• Série d’exercices
(1) Pour chaque affirmation, dites par oui ou par non si elle concorde avec l’article, et citez textuellement les mots de l’article qui le prouvent : (a) le roman a paru en 2024 aux éditions Papyrus ; (b) l’extrait étudié se déroule dans un hôpital d’Abidjan ; (c) c’est Enoubla qui attend des nouvelles de N’djabian.
(2) Extrayez de l’article le passage allant de « Ce qui frappe » jusqu’à « hygiène et insalubrité. ».

• Texte à analyser
<<<<

Culture

Santé en Côte d’Ivoire : Littérature et journalisme s’unissent pour dénoncer avec François M’Bra

Dans ‘’Au-delà de l’épreuve’’, son premier roman publié en 2024 aux éditions Papyrus, le journaliste et écrivain ivoirien François M’Bra II offre bien plus qu’une simple fiction. Il signe une véritable fresque sociale où l’écriture devient à la fois arme et miroir d’une réalité troublante.

Une récente étude critique du Dr Oulaï Koatéhi Natem, enseignant-chercheur à l’Université Félix Houphouët-Boigny d’Abidjan, révèle comment l’auteur excelle dans l’usage de l’hypotypose, cette figure de style qui transforme la description en expérience visuelle immersive. Résultat : un texte qui transcende les frontières du littéraire pour interroger les enjeux de société et du développement durable. L’extrait analysé situe l’action au Centre Hospitalier Universitaire d’Ivoirekro, au cœur du pays. On y découvre une scène d’une intensité poignante : des patients épuisés couchés à même le sol, des poubelles débordant d’ordures, des moustiques tournoyant sans gêne, un service gynécologique à l’abandon…

livrée à un combat pour la vie

 

La précision des détails visuels et auditifs, qui évoque davantage le cinéma que la littérature, plonge le lecteur dans l’angoisse et la désolation aux côtés de N’djabian, attendant fébrilement des nouvelles de son aimée Enoubla, livrée à un combat pour la vie.

Une tension entre les contraires

Ce qui frappe particulièrement dans cette œuvre, souligne Dr Natem, c’est la capacité du récit à jouer sur des binarités ouvertes et irrésolues : vie et mort, espoir et désespoir, hygiène et insalubrité.

Cette tension reflète la complexité d’une condition humaine et sociale fragilisée, mais aussi l’illusion d’un système hospitalier censé soigner, devenu au contraire foyer d’aggravation et de souffrance , un miroir cruel de la faillite institutionnelle. La force de Au-delà de l’épreuve réside aussi dans sa dimension cinématographique. La narration progresse comme une caméra : du plan d’ensemble au gros plan émotionnel sur N’djabian. Ce travail sur le regard mobilise le lecteur, désormais spectateur d’une tragédie à la fois intime et collective.

>>>>

Extraits des données
<<<<

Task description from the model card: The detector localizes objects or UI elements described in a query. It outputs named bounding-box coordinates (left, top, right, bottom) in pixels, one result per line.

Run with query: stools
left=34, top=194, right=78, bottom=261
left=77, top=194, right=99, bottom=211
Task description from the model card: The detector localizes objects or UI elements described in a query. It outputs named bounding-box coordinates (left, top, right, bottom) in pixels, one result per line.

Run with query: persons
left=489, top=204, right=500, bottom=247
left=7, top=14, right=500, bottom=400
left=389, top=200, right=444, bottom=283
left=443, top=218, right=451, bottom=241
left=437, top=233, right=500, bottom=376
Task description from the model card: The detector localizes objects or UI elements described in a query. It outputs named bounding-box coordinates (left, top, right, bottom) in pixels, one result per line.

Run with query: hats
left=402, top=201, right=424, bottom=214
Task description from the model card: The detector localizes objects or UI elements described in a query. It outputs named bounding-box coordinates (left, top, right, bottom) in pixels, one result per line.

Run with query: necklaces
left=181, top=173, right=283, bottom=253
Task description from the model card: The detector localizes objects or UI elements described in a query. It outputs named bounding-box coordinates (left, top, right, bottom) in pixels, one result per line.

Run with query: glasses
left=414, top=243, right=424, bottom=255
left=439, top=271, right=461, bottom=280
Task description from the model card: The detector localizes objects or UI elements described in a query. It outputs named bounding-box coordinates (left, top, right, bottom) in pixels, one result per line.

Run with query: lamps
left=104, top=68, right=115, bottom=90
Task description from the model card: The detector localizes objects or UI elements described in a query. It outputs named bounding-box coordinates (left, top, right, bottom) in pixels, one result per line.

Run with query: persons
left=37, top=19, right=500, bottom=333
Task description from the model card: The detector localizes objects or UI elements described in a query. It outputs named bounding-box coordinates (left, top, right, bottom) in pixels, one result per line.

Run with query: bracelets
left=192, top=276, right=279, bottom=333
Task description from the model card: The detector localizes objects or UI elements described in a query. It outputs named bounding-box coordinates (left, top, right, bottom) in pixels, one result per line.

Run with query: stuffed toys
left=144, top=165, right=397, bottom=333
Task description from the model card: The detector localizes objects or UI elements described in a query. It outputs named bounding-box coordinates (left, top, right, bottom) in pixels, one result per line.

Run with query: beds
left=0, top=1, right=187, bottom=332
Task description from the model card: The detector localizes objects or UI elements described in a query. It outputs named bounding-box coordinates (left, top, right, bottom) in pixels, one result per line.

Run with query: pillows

>>>>

• Réponses
(1)
(a) Oui : « son premier roman publié en 2024 aux éditions Papyrus ».
(b) Non : « au Centre Hospitalier Universitaire d’Ivoirekro, au cœur du pays ».
(c) Non : « aux côtés de N’djabian, attendant fébrilement des nouvelles de son aimée Enoubla ».

(2)
Ce qui frappe particulièrement dans cette œuvre, souligne Dr Natem, c’est la capacité du récit à jouer sur des binarités ouvertes et irrésolues : vie et mort, espoir et désespoir, hygiène et insalubrité.